San Jose Township was a defunct township in Los Angeles County, California.  It existed prior to the abolition of townships in California, and appeared as a subdivision of Los Angeles County in the 1860, 1870 and 1880 U.S. Censuses.  Its area encompassed Rancho San Jose, the eastern portions of the county drained by San Jose Creek, including what is now the cities of Pomona, Claremont and Walnut.  In 1880, it was recorded as having 1170 residents - which made it one of the smallest townships in Los Angeles County, but nevertheless a sizable settlement in the region, larger than Bakersfield and slightly smaller than Riverside (in that year, there were only three settlements with populations above 1000 in Southern California outside Los Angeles and Ventura counties.)

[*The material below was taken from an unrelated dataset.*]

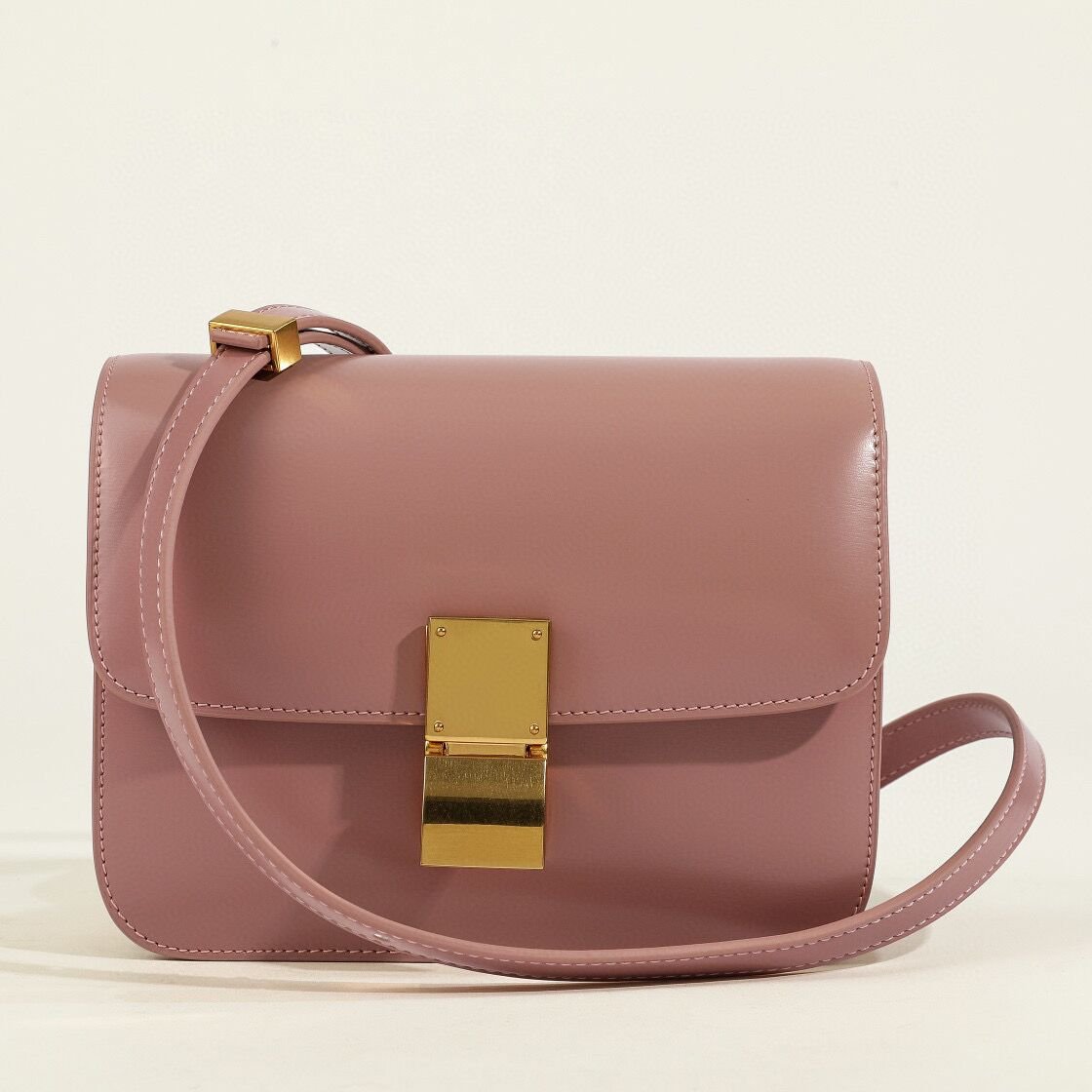 Women's genuine leather structured box flap shoulder bag vintage-inspired compact silhouette smooth finish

The territory of the township included, among others, villages known as Spadra and Lordsburg. Louis Phillips, reportedly the richest man in Los Angeles County in the late 19th century, was one of the residents of Spadra. The township was crossed by two east-west railroads, California Central Railway (later Southern California Railway) to the north, with a train station at Lordsburg, and Southern California Railway to the south, with a station at Spadra (ten miles east of Puente and three miles west of Pomona.) Lordsburg was eventually incorporated as La Verne, California, and Spadra was annexed by Pomona.